[BEGIN Source document]
Friday, September 22, 2017

PBS Vietnam War Documentary - Response to Episode Five

            Episode Five of the Documentary, “This is What We Do” (July-December 1967) is the most telling so far about what is missing from the Burns/Novick film. It also is the most exhausting episode. Several friends have told me they have stopped watching the series, not because they were not interested or didn’t learn anything from watching, but because so much of the film footage is about battles.It’s almost as if the filmmakers became intoxicated with battle scenes and stories, and forgot what they claimed was the purpose of the film. (It will be very interesting to learn how the numbers of viewers of the series changes over the course of the ten episodes.)

            In their Introduction to the book, The Vietnam War, based on the film series, Ken Burns and Lynn Novick write, “It’s been more than forty years now, and. . .we have been unable to put that war behind us. The deep wounds it inflicted on our nation, our communities, our families, and our politics have festered.”  In presenting their goals for the film, they write, “Most important, we wanted to understand what the war was like on the battlefield and on the home front, and we wanted to find out why. . . Americans have been unable to have a civil conversation about one of the most consequential events in our history.” Reviewing the photographs and texts of the book and the film so far, I believe Burns and Novick have succeeded in helping us understand what it was like on the battlefield but fail to help us much on understanding the home front and why conversations about Vietnam are still so difficult.
[END Source document]
[BEGIN Data rows]
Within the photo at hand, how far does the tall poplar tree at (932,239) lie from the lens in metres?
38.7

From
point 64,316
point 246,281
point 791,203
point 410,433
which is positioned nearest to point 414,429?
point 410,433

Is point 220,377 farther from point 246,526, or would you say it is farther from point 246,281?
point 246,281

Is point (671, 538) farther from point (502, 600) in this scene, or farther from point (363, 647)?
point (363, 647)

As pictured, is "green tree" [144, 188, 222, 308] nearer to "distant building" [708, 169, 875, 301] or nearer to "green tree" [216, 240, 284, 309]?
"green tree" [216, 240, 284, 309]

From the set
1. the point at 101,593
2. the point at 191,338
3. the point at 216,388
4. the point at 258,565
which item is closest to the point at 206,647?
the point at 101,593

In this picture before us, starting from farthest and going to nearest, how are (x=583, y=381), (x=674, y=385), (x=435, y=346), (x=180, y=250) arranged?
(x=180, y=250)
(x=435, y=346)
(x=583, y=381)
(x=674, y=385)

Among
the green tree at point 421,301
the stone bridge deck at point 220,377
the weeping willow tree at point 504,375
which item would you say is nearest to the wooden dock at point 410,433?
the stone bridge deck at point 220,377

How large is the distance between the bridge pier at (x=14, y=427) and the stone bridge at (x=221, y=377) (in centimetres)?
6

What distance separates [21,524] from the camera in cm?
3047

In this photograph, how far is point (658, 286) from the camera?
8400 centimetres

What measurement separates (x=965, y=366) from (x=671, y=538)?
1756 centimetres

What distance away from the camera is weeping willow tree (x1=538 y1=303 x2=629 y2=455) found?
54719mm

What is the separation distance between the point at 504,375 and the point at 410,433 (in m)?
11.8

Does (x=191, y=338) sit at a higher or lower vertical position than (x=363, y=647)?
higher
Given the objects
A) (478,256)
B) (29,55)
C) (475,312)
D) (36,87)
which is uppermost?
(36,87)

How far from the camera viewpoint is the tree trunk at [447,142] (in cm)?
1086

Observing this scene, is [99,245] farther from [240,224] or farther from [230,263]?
[END Data rows]
* **Exercises**
1) Set down the passage from the post about the Vietnam War documentary word for word, beginning at the words "Episode Five of" and stopping after "the ten episodes.)".
2) Work out how many lines of the records contain the word "What", and give only that number.
The post and the records come from unrelated sources.

* **Per-task answers**
1)
Episode Five of the Documentary, “This is What We Do” (July-December 1967) is the most telling so far about what is missing from the Burns/Novick film. It also is the most exhausting episode. Several friends have told me they have stopped watching the series, not because they were not interested or didn’t learn anything from watching, but because so much of the film footage is about battles.It’s almost as if the filmmakers became intoxicated with battle scenes and stories, and forgot what they claimed was the purpose of the film. (It will be very interesting to learn how the numbers of viewers of the series changes over the course of the ten episodes.)

2) 4